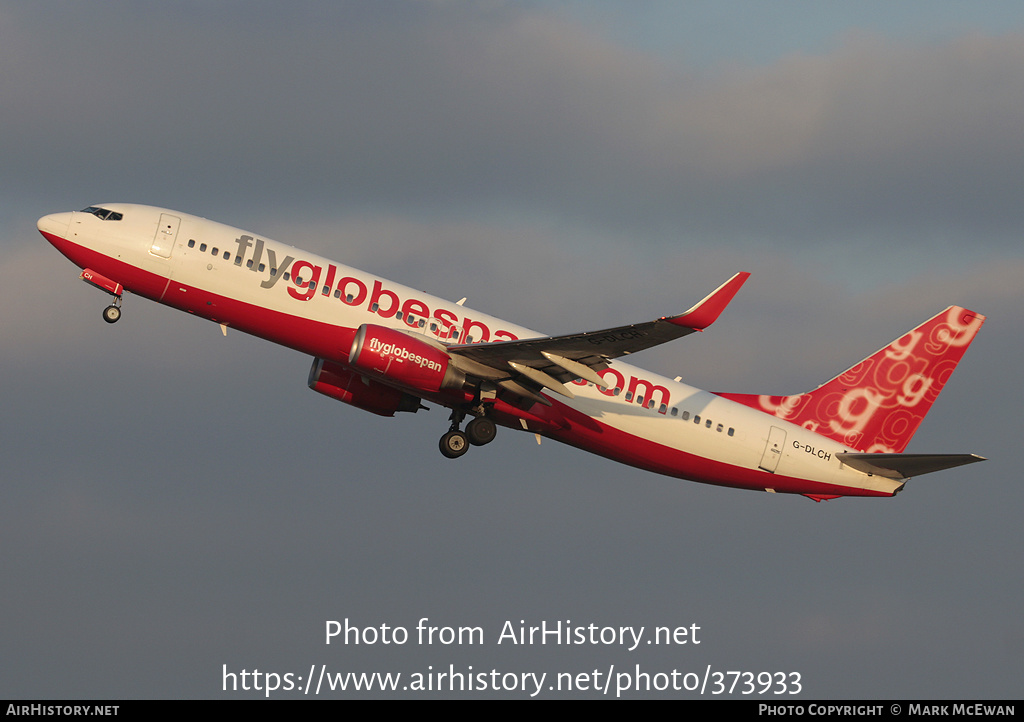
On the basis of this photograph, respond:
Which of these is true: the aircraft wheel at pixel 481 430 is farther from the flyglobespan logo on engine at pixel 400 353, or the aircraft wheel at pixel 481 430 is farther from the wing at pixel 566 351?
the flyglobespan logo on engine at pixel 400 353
---
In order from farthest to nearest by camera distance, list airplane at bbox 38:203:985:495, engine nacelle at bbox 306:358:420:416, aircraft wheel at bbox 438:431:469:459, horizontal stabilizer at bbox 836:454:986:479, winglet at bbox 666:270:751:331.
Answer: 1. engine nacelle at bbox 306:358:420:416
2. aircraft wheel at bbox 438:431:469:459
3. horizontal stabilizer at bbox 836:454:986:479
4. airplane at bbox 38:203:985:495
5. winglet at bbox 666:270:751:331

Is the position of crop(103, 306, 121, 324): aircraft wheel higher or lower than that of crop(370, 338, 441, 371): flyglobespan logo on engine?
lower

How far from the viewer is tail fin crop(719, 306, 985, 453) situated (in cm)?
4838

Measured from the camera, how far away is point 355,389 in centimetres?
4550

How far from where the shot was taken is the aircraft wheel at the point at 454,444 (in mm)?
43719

**WRITTEN EXERCISE**
Locate every line in the entries above that contains the word "point" and copy each of those lines in full.

**EXERCISE ANSWER**
Measured from the camera, how far away is point 355,389 in centimetres?
How far from where the shot was taken is the aircraft wheel at the point at 454,444 (in mm)?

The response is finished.